A tabela mostra que, antes do golpe no Brasil (ano 1964), foi justamente a rezidentura no Rio de Janeiro (juntamente com suas filiais em Brasília e São Paulo) que alcançou, pelo menos em número, os melhores resultados entre todas as rezidenturas na América Latina. Esta avaliação não inclui a rezidentura em Havana, que trabalhava em condições totalmente diferentes, já que, neste caso, tratava-se de um ambiente amistoso, aliado; não como um alvo operacional como os outros países da América do Sul e Central. Certamente seria mais interessante caso a tabela ainda tivesse uma coluna com a quantidade de oficiais de carreira do serviço de inteligência que trabalhavam em cada rezidentura de todos os países da América Latina. Isso nos possibilitaria uma avaliação ainda mais precisa de seu trabalho. No presente momento não possuímos esses dados. Por enquanto, somente é sabido que, no Brasil, à época, trabalhavam 5 oficiais da StB, dos quais três no Rio de Janeiro, e dois, um criptógrafo e um funcionário, que foram alocados no consulado de São Paulo. Um dos funcionários que trabalhavam no Rio viajava regularmente para a nova capital, Brasília. Conhecemos os codinomes de todos os agentes, figurantes, contatos secretos e colaboradores ideológicos em todos os países da região observada, a América Latina. Esta era a situação registrada em 5.5.1963. Como comparação: no ano de 1959, no Brasil, os oficiais da StB comandavam 10 agentes, “trabalharam” 9 figurantes e aproveitaram a ajuda de 6 colaboradores ideológicos. Neste ano, no Rio de Janeiro, também havia 3 oficiais operacionais da StB.

Após o golpe de 1964 ocorreram mudanças, todos os dados estatísticos sobre o Brasil pioraram, o ambiente para o trabalho dos agentes, de amistoso tornou-se hostil, pois o golpe foi feito por forças militares com orientação de direita, que (ao contrário dos governos anteriores) não menosprezava o perigo comunista.

Em 1963, no Brasil, trabalhavam os seguintes funcionários de carreira da StB: Peterka, Skořepa, Moldán (estes são codinomes, os nomes verdadeiros são: Kvita, Stehno, Mejstřík). Quanto aos figurantes trabalhados, podemos dizer que 2 deles tornaram-se contatos secretos em um período seguinte, mas, ao final, a aquisição dos mesmos foi interrompida. Em um dos casos, o figurante, a pedido de Moscou, foi passado para a KGB, e assim foi feito, mas logo após o golpe de 1964 veio a falecer; quanto ao segundo caso o trabalho sobre o figurante foi interrompido pelo golpe.
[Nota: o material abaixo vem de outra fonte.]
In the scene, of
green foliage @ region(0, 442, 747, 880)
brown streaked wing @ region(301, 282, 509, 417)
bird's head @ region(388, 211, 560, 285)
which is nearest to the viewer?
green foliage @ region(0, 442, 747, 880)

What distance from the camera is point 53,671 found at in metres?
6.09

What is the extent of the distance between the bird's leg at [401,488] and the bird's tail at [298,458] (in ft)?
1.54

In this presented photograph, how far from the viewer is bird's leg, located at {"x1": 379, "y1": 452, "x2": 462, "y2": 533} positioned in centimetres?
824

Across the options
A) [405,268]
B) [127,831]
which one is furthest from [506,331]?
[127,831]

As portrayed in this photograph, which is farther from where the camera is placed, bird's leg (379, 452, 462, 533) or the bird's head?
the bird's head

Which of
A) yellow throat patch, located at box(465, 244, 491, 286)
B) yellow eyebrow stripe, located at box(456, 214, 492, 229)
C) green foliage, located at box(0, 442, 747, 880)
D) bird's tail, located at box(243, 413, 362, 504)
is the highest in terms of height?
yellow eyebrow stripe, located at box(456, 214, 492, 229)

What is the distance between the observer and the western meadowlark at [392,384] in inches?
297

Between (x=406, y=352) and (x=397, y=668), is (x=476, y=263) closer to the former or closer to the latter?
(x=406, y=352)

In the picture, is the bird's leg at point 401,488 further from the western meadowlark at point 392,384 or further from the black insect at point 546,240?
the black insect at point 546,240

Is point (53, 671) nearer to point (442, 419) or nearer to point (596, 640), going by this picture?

O dito figurante emigrou para a Iugoslávia. Tentou, é verdade, adquirir asilo político na Tchecoslováquia, mas a StB negou o pedido argumentando que o figurante seria útil ficando entre os demais emigrados políticos brasileiros no Uruguai. Este plano não funcionou, pois Belgrado, neste caso, mostrou uma face mais amigável do comunismo. No período próximo ao golpe de estado, o dito figurante era um dos contatos de maior valor da StB no Brasil.

O período anterior ao golpe de 31 de março de 1964 pode ser, sem dúvida, classificado como um período positivo no que diz respeito aos sucessos das operações da StB no Brasil. A tabela demonstra, não entrando em detalhes sobre outros países da América Latina, que a rezidentura no Rio alcançou, nesta época, os melhores resultados. Logicamente, não se pode excluir a possibilidade de que rezidenturas com menor número de funcionários, por ex., no México ou na Argentina, não pudessem, do ponto de vista do serviço de inteligência, ser bem producentes. Mas, por enquanto, nada aponta para isso. Seja como for, é claramente visível que o Brasil, aos olhos da StB, não era somente o maior país do continente, mas também, o mais importante. Objetivamente, é esse panorama geral dos números.